For patients arriving in the emergency department displaying symptoms of COVID-19, there is no guarantee of admission.
“There was one where the doctor did IV fluids and sent the patient home rather than admit them to the hospital. They did not meet criteria. We did some IV fluids, and that’s what it took to get them over the worst of it,” Friesen said.
To be admitted, Friesen said a patient must be in respiratory distress, have dropping oxygen levels and possibly complicating conditions, such as lung disease.
According to Friesen, only one person has been readmitted due to COVID-19 complications. “Generally, they’re on the mend before we sent them home,” Friesen said.
Instances where a patient would be transferred from Mercy Hospital to a higher level of care include if a patient needs a ventilator or has consistently decreasing oxygen levels. Transportation to a different hospital would be arranged by Mercy.
“We do have access to COVID treatments, including Remdesivir, which is still considered experimental, but we do have that available also,” Friesen said.

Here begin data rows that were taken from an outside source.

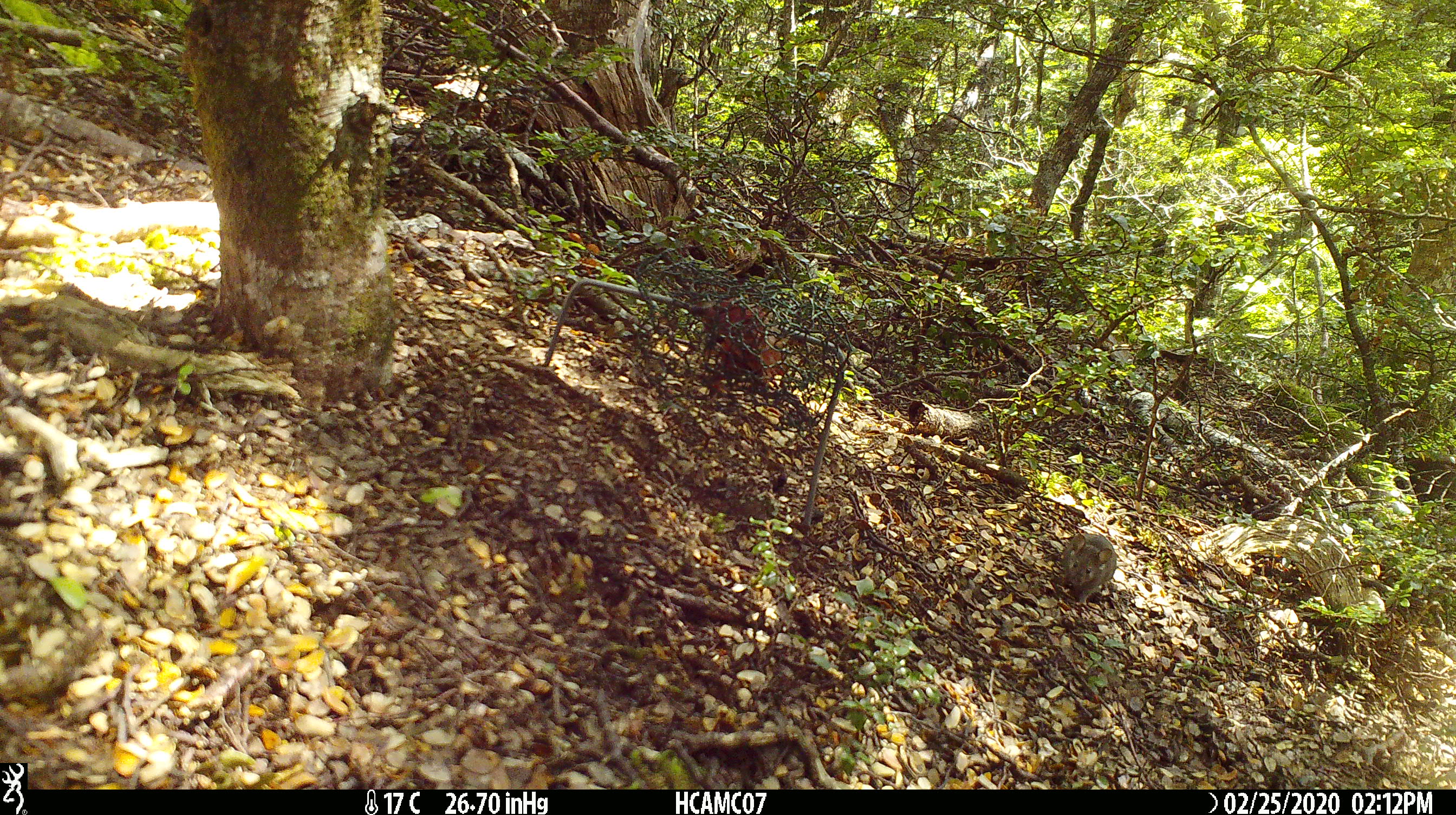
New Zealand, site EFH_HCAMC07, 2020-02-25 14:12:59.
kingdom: Animalia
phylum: Chordata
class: Mammalia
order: Rodentia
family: Muridae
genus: Mus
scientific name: Mus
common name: mouse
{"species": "mouse (Mus)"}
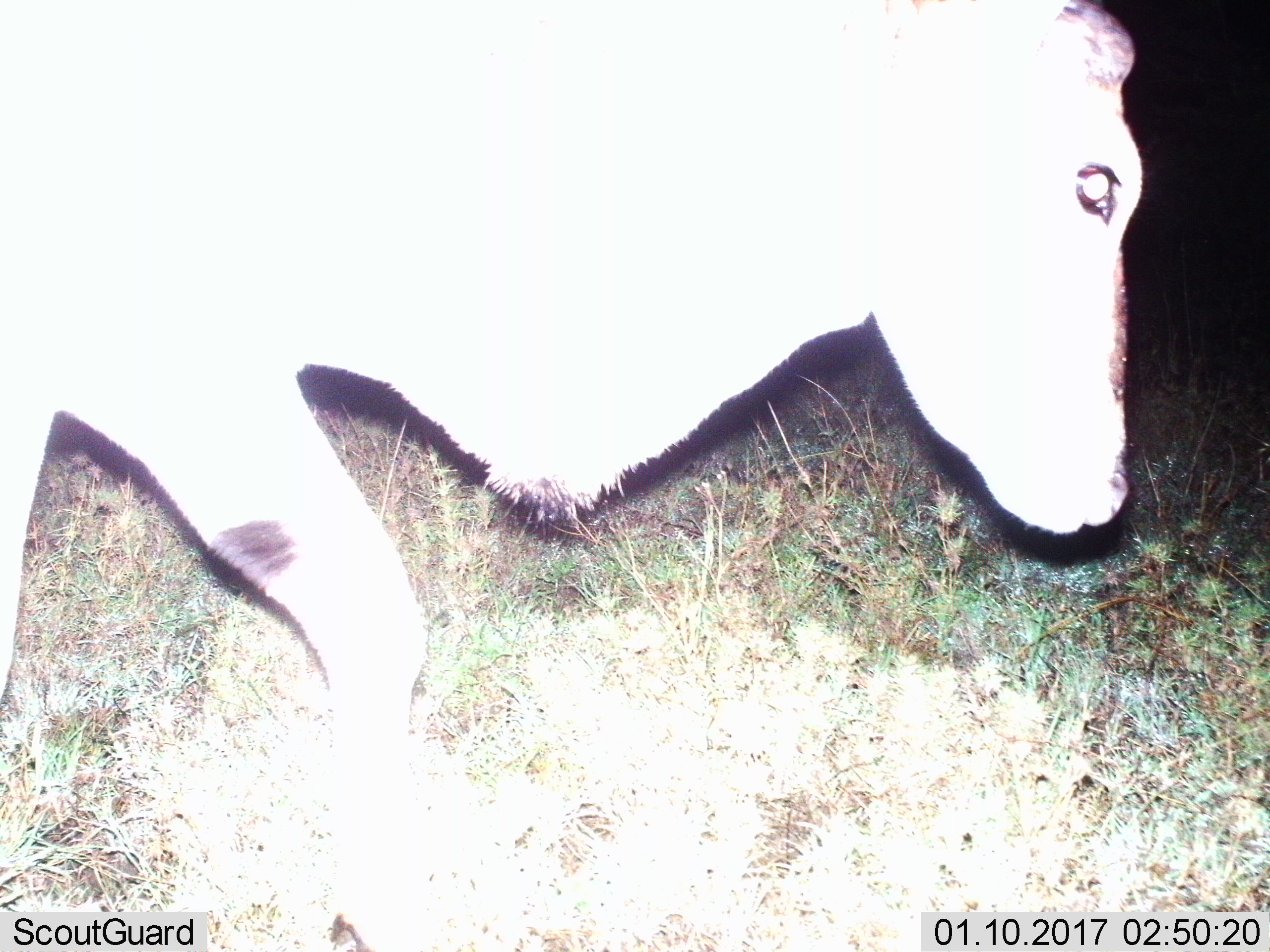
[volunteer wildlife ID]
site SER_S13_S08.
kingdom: Animalia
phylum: Chordata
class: Mammalia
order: Artiodactyla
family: Bovidae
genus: Tragelaphus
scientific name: Tragelaphus oryx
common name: eland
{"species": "eland (Tragelaphus oryx)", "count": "1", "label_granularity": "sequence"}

The greatest challenge faced by Mercy Hospital, Friesen said, was keeping personal protective equipment in stock. While the hospital has an “adequate stock” now, “depending on how long this goes, keeping PPE in stock is a challenge. It is less and less available for higher and higher prices.”
Friesen said another concern is if there is a dramatic increase in need.
“If the hospital would be full, and more and more patients would be sick, we would have to divert patients to another facility. That has not happened yet,” she said.
Overall, Friesen said she is confident in the hospital’s current ability to meet Moundridge’s needs.
“Mercy Hospital is here. We are prepared. And we are ready to serve our community,” she said.